ESTRATTO –
%%
Le vie invisibili. Intervista a Franco Michieli

Orientarsi senza l'aiuto di gps, di mappe, di orologi, disposti a perdersi per ritrovarsi meno soli in compagnia della natura. L'ultimo libro dell'esploratore e geografo autore di impegnative traversate nelle Alpi e in Norvegia racconta di come, accettando la propria piccolezza, il mondo possa tornare a essere grande.

Estremo. Non può che definirsi così l’ultimo libro di Franco Michieli, «Le vie invisibili» (pp. 282, 18 euro, Ponte alle Grazie 2024). Ma estremo in quale direzione? Questa parola infatti rimanda solitamente al tentativo di andare fuori, oltre i propri limiti. Eppure non ci sono record da battere in queste pagine. L'idea di viaggiare senza orologio, gps o mappe geografiche è infatti un ritorno alla dimensione più intima e naturale dell’uomo, in cui orientarsi significa lasciarsi guidare dalla direzione del vento, dalla variazione di pendenza del terreno, dalla posizione del sole nel cielo. Leggere come ciò sia stato possibile significa vincere parecchie resistenze mentali, e in prima battuta risulta paradossalmente «innaturale».

Dopo avere compiuto importanti traversate, fra cui quella delle Alpi da Ventimiglia a Trieste nel 1981 a soli 19 anni (2000 km in 81 giorni), e l’integrale della Norvegia «per il lungo», da sud a nord, nel 1985 (4000 km in 150 giorni), nel 1998 Michieli si lascia infatti andare a un’evoluzione naturale del suo modo di viaggiare, favorita dall’esperienza compiuta con Renato Da Pozzo, atleta dell’estremo, per un test sugli effetti della privazione del sonno sul corpo umano. Compie così la traversata estiva del Sapmi (nome corretto della Lapponia) settentrionale norvegese da est a ovest, intorno al 70° parallelo, con Andrea Matteotti: 600 km in 23 giorni. Le foto si possono vedere sul suo sito, inquadrando il QR-Code in ultima pagina.
%%
COMPITO 1 – Secondo l'estratto, in quanti giorni Michieli compì la traversata delle Alpi del 1981?
L'estratto e le voci provengono da fonti diverse.

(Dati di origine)
%%
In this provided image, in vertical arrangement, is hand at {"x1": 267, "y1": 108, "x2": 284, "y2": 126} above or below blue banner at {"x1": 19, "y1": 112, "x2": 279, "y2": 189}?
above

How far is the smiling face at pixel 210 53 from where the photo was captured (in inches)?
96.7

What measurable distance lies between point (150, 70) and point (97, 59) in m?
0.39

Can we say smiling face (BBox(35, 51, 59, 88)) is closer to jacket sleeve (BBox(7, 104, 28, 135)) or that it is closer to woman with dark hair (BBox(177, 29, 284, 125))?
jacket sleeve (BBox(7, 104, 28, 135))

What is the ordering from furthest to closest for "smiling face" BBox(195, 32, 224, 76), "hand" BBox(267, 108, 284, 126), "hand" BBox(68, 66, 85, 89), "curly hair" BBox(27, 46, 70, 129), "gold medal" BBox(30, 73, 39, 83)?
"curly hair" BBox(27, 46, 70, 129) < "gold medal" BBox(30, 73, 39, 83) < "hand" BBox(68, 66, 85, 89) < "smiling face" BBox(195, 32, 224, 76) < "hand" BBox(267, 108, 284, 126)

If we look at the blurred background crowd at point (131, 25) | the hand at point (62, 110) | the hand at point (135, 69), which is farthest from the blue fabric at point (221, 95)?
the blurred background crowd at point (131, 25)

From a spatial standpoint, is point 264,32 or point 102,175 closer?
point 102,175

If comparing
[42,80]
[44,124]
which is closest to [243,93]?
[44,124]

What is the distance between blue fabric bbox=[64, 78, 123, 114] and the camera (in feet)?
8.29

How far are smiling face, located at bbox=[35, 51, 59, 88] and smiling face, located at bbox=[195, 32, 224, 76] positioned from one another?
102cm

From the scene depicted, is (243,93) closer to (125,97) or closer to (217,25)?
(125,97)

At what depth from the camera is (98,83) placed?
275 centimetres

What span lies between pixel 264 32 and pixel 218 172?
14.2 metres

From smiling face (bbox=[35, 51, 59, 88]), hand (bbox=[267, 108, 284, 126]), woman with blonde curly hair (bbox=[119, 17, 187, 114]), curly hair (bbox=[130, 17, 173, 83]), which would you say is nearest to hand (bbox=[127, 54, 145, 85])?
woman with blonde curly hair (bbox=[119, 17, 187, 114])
%%
COMPITO 2 – Converti in una lista JSON di stringhe, una per riga e senza righe vuote, le voci comprese tra la riga che contiene "How far is the" e la fine delle voci, estremi inclusi.

RISPOSTA 1 – In 81 giorni.

RISPOSTA 2 –
[
  "How far is the smiling face at pixel 210 53 from where the photo was captured (in inches)?",
  "96.7",
  "What measurable distance lies between point (150, 70) and point (97, 59) in m?",
  "0.39",
  "Can we say smiling face (BBox(35, 51, 59, 88)) is closer to jacket sleeve (BBox(7, 104, 28, 135)) or that it is closer to woman with dark hair (BBox(177, 29, 284, 125))?",
  "jacket sleeve (BBox(7, 104, 28, 135))",
  "What is the ordering from furthest to closest for \"smiling face\" BBox(195, 32, 224, 76), \"hand\" BBox(267, 108, 284, 126), \"hand\" BBox(68, 66, 85, 89), \"curly hair\" BBox(27, 46, 70, 129), \"gold medal\" BBox(30, 73, 39, 83)?",
  "\"curly hair\" BBox(27, 46, 70, 129) < \"gold medal\" BBox(30, 73, 39, 83) < \"hand\" BBox(68, 66, 85, 89) < \"smiling face\" BBox(195, 32, 224, 76) < \"hand\" BBox(267, 108, 284, 126)",
  "If we look at the blurred background crowd at point (131, 25) | the hand at point (62, 110) | the hand at point (135, 69), which is farthest from the blue fabric at point (221, 95)?",
  "the blurred background crowd at point (131, 25)",
  "From a spatial standpoint, is point 264,32 or point 102,175 closer?",
  "point 102,175",
  "If comparing",
  "[42,80]",
  "[44,124]",
  "which is closest to [243,93]?",
  "[44,124]",
  "What is the distance between blue fabric bbox=[64, 78, 123, 114] and the camera (in feet)?",
  "8.29",
  "How far are smiling face, located at bbox=[35, 51, 59, 88] and smiling face, located at bbox=[195, 32, 224, 76] positioned from one another?",
  "102cm",
  "From the scene depicted, is (243,93) closer to (125,97) or closer to (217,25)?",
  "(125,97)",
  "At what depth from the camera is (98,83) placed?",
  "275 centimetres",
  "What span lies between pixel 264 32 and pixel 218 172?",
  "14.2 metres",
  "From smiling face (bbox=[35, 51, 59, 88]), hand (bbox=[267, 108, 284, 126]), woman with blonde curly hair (bbox=[119, 17, 187, 114]), curly hair (bbox=[130, 17, 173, 83]), which would you say is nearest to hand (bbox=[127, 54, 145, 85])?",
  "woman with blonde curly hair (bbox=[119, 17, 187, 114])"
]